How can I show that $(x-1)(x^2-1)$ divides the polynomial $(x^n-1)(x^{n+1}-1)$?

Question

How can I show that $(x-1)(x^2-1)$ divides the polynomial $(x^n-1)(x^{n+1}-1)$?

Answer 1

• Show/recall that $x-1$ divides $x^k - 1$.
• Use that to show $x^2 - 1 $ divides $(x^2)^k -1$, that is $x^2 - 1$ divides $x^m -1$ for even $m$.
• Distinguish cases according to $n$ odd and even.

Answer 2

$$x-1|x^n-1$$ Now, if $n$ is odd $x+1|x^{n+1}-1$, if $n$ is even then $x-1|x^n-1$. Thus the result follows.

Answer 3

The roots of $f(x):=(x-1)(x^2-1)$ are the multiset $\{1,1,-1\}$. One of $n$ or $n+1$ is even. Assume without loss of generality $n$ is even so that $1$ and $-1$ are roots of $x^n-1$. The other root $1$ is then a root of $x^{n+1}-1$.
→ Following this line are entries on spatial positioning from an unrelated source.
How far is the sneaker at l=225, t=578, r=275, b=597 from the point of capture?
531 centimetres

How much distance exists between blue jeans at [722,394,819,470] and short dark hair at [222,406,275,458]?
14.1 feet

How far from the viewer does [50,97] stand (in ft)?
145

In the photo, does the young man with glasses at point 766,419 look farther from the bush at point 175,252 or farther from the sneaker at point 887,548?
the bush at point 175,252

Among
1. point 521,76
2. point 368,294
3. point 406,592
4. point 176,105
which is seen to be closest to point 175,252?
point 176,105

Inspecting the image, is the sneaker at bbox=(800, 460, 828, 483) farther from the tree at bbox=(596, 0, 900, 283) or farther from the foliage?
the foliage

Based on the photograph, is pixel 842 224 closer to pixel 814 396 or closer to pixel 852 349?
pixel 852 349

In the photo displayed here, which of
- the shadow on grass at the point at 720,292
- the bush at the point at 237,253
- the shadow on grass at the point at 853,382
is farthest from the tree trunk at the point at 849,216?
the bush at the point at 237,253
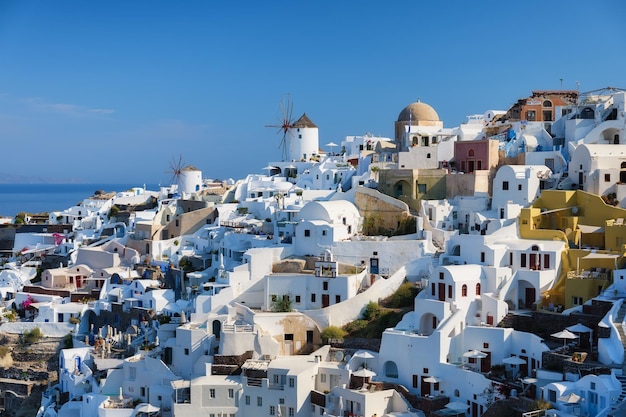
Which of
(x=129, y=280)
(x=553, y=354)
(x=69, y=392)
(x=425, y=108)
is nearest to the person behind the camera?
(x=553, y=354)

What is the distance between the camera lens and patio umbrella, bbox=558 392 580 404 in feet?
72.9

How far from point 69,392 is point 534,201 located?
17837 mm

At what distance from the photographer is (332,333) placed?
2944cm

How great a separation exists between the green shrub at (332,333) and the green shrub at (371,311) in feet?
3.33

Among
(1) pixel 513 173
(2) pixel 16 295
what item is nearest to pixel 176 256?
(2) pixel 16 295

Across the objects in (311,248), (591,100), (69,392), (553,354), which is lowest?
(69,392)

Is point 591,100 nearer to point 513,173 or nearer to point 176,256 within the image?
point 513,173

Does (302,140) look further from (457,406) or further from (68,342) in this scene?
(457,406)

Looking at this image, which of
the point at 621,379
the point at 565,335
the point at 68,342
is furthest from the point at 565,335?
the point at 68,342

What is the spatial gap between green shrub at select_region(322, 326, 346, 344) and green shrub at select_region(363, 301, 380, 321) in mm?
1016

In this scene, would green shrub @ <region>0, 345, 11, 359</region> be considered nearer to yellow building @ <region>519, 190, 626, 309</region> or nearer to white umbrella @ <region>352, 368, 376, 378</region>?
white umbrella @ <region>352, 368, 376, 378</region>

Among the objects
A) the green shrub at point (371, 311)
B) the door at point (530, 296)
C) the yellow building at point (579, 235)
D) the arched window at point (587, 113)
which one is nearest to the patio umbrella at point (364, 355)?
the green shrub at point (371, 311)

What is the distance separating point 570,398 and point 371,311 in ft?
29.4

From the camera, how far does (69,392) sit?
3247cm
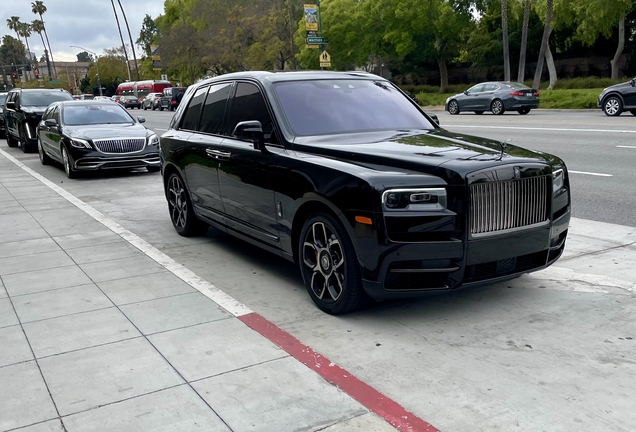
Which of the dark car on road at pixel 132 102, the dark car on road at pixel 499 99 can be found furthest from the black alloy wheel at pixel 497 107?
the dark car on road at pixel 132 102

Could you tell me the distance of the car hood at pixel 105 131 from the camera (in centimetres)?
1341

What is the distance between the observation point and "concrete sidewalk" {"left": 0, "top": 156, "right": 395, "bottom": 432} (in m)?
3.46

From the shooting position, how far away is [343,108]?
5891mm

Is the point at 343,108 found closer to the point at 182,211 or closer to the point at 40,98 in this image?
the point at 182,211

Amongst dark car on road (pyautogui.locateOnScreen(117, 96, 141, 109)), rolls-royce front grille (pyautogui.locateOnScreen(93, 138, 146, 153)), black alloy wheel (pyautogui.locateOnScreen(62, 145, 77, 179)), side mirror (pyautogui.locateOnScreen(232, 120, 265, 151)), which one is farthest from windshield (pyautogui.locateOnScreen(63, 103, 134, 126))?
dark car on road (pyautogui.locateOnScreen(117, 96, 141, 109))

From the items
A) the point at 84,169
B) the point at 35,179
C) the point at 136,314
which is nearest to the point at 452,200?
the point at 136,314

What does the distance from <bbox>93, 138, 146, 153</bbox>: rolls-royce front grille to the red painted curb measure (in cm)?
938

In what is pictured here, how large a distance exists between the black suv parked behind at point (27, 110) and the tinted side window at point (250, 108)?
14.6 meters

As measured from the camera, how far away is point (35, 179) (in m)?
13.8

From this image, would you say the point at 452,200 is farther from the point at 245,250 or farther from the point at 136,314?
the point at 245,250

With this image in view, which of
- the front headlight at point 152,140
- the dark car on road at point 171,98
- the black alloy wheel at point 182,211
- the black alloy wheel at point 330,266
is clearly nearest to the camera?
the black alloy wheel at point 330,266

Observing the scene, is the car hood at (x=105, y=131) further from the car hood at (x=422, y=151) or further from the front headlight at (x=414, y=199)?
the front headlight at (x=414, y=199)

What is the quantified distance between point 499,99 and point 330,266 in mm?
25335

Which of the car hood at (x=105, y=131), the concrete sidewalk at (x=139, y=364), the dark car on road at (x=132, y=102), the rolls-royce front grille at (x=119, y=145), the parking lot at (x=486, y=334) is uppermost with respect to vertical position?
the dark car on road at (x=132, y=102)
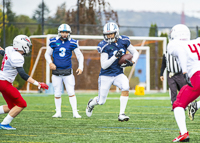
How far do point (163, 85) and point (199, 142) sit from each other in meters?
14.2

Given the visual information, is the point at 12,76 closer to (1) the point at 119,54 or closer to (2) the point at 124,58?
(1) the point at 119,54

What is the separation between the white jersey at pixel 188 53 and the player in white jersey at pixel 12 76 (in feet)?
6.57

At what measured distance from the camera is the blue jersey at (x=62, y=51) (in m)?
7.34

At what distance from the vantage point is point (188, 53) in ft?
14.7

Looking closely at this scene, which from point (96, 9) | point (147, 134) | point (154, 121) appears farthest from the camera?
point (96, 9)

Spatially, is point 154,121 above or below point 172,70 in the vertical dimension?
below

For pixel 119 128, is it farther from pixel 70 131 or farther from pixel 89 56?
pixel 89 56

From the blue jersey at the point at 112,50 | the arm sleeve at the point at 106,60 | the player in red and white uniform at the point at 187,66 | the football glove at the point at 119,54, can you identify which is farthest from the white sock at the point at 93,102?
the player in red and white uniform at the point at 187,66

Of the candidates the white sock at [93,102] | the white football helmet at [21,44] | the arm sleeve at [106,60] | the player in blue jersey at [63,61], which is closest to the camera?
the white football helmet at [21,44]

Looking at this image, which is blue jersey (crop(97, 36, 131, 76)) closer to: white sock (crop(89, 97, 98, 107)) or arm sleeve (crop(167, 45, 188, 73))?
white sock (crop(89, 97, 98, 107))

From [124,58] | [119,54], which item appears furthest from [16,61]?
[124,58]

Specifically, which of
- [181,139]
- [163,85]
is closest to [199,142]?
[181,139]

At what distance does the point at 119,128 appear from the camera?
18.5ft

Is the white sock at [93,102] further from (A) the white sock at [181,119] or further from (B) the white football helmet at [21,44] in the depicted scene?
(A) the white sock at [181,119]
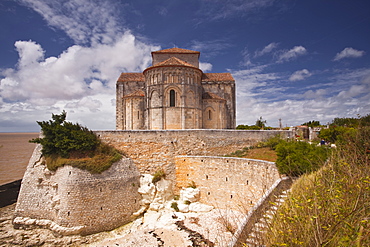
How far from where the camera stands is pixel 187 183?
14141 millimetres

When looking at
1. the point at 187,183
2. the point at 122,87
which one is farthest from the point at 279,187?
the point at 122,87

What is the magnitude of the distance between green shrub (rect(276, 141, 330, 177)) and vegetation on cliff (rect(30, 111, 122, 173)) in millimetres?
10537

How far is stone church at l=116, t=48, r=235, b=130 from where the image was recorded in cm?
1892

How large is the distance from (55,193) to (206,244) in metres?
10.0

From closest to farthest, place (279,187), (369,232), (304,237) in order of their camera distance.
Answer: (369,232)
(304,237)
(279,187)

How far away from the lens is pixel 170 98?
1917 centimetres

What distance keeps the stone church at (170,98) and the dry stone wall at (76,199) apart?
23.4 feet

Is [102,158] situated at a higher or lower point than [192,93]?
lower

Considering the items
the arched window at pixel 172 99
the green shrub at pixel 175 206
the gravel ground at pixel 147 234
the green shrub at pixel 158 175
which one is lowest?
the gravel ground at pixel 147 234

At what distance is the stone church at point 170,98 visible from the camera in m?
18.9

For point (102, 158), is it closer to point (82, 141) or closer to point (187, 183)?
point (82, 141)

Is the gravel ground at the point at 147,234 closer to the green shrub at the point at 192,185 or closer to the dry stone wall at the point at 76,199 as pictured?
the dry stone wall at the point at 76,199

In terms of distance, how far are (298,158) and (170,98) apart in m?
12.5

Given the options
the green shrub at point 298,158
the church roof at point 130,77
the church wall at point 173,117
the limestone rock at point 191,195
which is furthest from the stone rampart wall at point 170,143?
the church roof at point 130,77
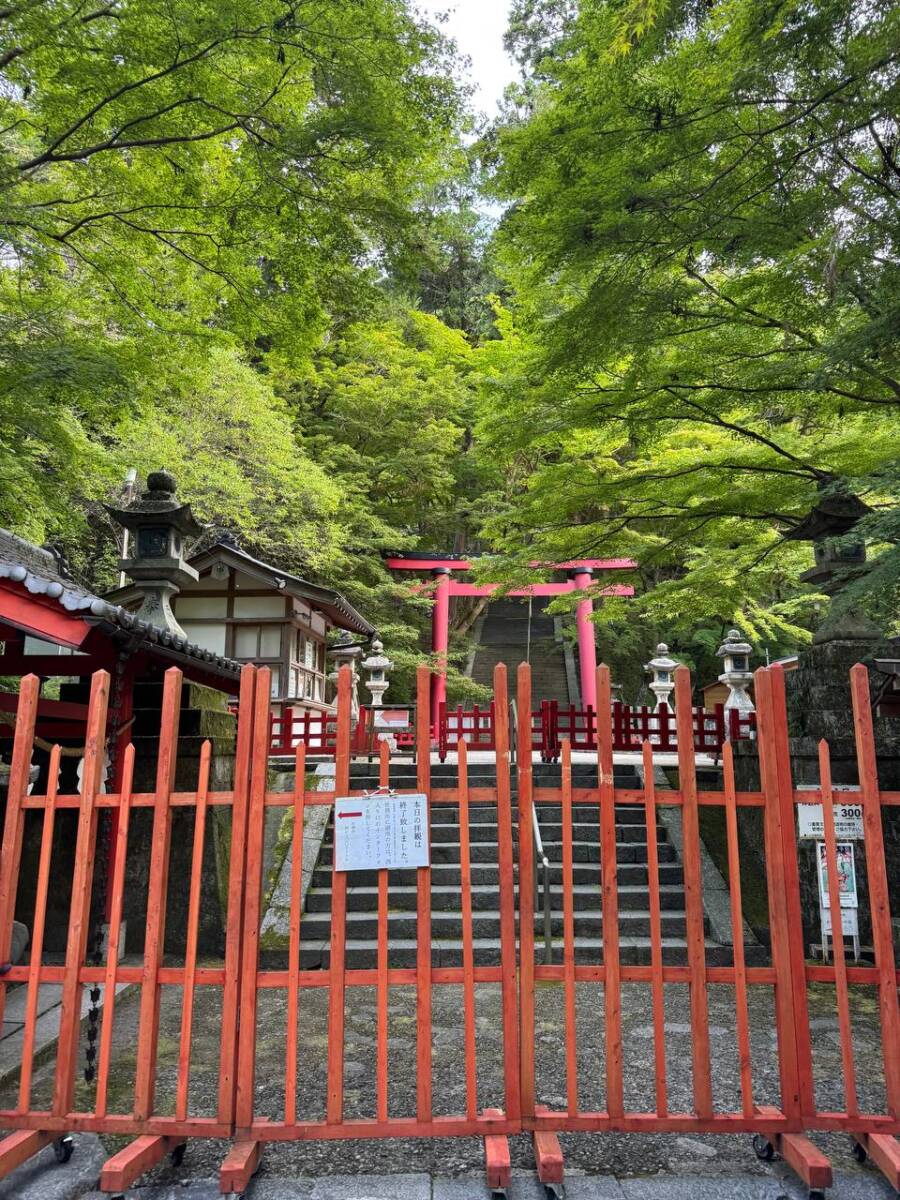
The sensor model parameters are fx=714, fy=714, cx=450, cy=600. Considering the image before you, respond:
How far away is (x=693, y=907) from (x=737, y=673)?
34.9ft

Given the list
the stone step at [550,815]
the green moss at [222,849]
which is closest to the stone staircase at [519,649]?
the stone step at [550,815]

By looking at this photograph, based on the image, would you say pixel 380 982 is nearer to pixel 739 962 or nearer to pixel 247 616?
pixel 739 962

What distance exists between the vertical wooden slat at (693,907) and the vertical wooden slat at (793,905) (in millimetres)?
369

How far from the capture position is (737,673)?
1291 centimetres

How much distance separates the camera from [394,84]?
622 centimetres

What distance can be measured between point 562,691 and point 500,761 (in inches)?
927

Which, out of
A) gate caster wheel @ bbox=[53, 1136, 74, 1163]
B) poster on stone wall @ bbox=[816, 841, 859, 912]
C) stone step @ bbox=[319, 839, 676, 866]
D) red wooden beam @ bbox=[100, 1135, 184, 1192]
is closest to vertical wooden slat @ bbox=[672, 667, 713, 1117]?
red wooden beam @ bbox=[100, 1135, 184, 1192]

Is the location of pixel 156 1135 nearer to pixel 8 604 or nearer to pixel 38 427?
pixel 8 604

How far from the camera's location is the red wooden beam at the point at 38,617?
13.9ft

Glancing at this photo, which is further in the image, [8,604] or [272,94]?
[272,94]

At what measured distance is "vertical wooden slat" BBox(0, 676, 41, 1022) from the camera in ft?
10.4

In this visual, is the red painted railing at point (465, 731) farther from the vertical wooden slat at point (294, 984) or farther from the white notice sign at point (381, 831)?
the vertical wooden slat at point (294, 984)

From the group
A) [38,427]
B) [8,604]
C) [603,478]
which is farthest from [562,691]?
[8,604]

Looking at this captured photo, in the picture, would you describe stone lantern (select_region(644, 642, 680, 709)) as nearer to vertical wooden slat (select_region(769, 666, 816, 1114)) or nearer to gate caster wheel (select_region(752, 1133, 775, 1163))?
vertical wooden slat (select_region(769, 666, 816, 1114))
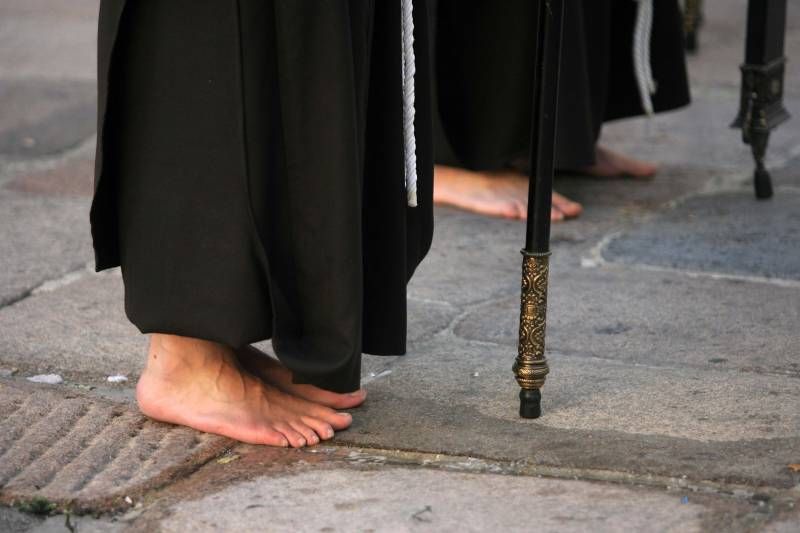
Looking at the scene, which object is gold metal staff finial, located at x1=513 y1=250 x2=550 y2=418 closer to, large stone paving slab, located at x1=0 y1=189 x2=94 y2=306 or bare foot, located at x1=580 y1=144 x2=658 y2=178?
large stone paving slab, located at x1=0 y1=189 x2=94 y2=306

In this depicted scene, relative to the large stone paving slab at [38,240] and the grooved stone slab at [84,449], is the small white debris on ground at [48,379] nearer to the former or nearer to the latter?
the grooved stone slab at [84,449]

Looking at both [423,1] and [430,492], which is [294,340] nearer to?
[430,492]

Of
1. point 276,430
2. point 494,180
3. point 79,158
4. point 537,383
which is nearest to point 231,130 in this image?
point 276,430

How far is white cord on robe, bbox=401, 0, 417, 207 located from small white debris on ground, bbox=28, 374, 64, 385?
27.3 inches

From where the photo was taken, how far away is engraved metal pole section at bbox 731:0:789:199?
10.2ft

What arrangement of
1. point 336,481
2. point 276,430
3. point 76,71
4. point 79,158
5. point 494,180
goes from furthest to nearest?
1. point 76,71
2. point 79,158
3. point 494,180
4. point 276,430
5. point 336,481

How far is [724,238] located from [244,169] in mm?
1528

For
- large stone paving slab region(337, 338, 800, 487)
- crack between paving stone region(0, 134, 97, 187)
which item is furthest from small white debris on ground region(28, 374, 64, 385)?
crack between paving stone region(0, 134, 97, 187)

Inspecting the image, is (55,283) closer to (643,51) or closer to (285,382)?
(285,382)

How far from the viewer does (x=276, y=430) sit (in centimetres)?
190

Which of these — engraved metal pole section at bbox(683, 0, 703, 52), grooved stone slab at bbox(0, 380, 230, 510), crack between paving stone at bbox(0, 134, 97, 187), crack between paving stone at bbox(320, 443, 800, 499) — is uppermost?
engraved metal pole section at bbox(683, 0, 703, 52)

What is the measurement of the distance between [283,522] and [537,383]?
0.48 m

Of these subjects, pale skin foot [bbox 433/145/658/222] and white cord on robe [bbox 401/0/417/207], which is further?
pale skin foot [bbox 433/145/658/222]

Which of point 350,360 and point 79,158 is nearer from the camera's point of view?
point 350,360
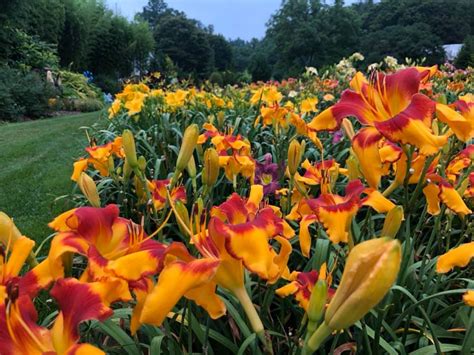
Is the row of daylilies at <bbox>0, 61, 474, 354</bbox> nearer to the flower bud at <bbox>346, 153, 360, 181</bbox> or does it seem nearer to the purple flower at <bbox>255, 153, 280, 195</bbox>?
the flower bud at <bbox>346, 153, 360, 181</bbox>

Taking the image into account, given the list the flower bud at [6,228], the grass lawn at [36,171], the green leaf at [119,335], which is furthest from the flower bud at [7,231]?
the grass lawn at [36,171]

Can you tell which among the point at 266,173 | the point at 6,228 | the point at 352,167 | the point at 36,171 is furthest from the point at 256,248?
the point at 36,171

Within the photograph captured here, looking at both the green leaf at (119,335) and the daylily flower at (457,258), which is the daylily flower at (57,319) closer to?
the green leaf at (119,335)

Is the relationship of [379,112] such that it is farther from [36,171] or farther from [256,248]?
[36,171]

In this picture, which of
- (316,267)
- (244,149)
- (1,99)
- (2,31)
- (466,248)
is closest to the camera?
(466,248)

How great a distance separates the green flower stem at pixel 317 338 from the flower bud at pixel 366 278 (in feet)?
0.07

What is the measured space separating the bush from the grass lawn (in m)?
1.71

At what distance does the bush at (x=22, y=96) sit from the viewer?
10.1 metres

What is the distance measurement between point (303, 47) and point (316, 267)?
44523mm

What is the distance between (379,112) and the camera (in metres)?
0.98

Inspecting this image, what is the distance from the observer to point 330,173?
1442mm

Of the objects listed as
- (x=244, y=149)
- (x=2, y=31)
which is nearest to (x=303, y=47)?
(x=2, y=31)

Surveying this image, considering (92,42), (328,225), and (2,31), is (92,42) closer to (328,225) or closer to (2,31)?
(2,31)

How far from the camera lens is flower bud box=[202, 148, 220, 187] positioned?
1.17 metres
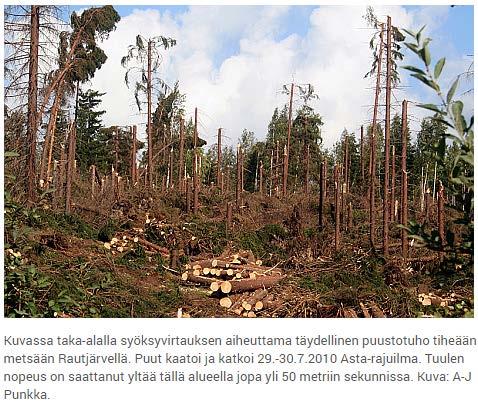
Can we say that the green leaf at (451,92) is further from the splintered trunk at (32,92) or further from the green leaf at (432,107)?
the splintered trunk at (32,92)

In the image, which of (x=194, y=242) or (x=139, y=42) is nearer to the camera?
(x=194, y=242)

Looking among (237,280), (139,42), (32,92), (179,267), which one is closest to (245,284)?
(237,280)

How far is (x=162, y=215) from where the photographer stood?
46.6ft

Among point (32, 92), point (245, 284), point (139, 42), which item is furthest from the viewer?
point (139, 42)

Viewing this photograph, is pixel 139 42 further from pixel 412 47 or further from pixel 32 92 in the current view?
pixel 412 47

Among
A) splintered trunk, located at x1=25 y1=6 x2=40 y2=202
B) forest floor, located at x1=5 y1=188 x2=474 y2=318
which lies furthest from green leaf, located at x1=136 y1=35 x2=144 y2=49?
splintered trunk, located at x1=25 y1=6 x2=40 y2=202

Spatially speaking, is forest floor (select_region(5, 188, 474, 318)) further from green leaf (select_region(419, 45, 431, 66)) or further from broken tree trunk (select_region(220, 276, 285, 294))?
green leaf (select_region(419, 45, 431, 66))

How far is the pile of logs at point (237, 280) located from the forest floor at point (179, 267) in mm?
125

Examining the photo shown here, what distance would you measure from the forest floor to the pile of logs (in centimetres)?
12

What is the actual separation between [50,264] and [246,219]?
7.71 metres

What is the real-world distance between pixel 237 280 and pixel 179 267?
1746 millimetres

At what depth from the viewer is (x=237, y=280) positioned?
9203 millimetres

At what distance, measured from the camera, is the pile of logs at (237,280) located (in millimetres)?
8578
So all the roots of $f(x)$ are roots of $g(x):=(x^n-1)(x^{n+1}-1)$ and so by the Factor Theorem all the factors of $f(x)$ are factors of $g(x)$; i.e. $f(x)$ divides $g(x)$.

Answer 4

only trouble is showing that $(x+1)$ divides $f(x) = (x^n - 1)(x^{n+1} -1).$ but $$f(-1) = ((-1)^{n} - 1)((-1)^{n+1} - 1)$$ one of $n$ or $n+1$ must be even therefore $f(-1) = 0$ and $f$ is divisible by $(x+1).$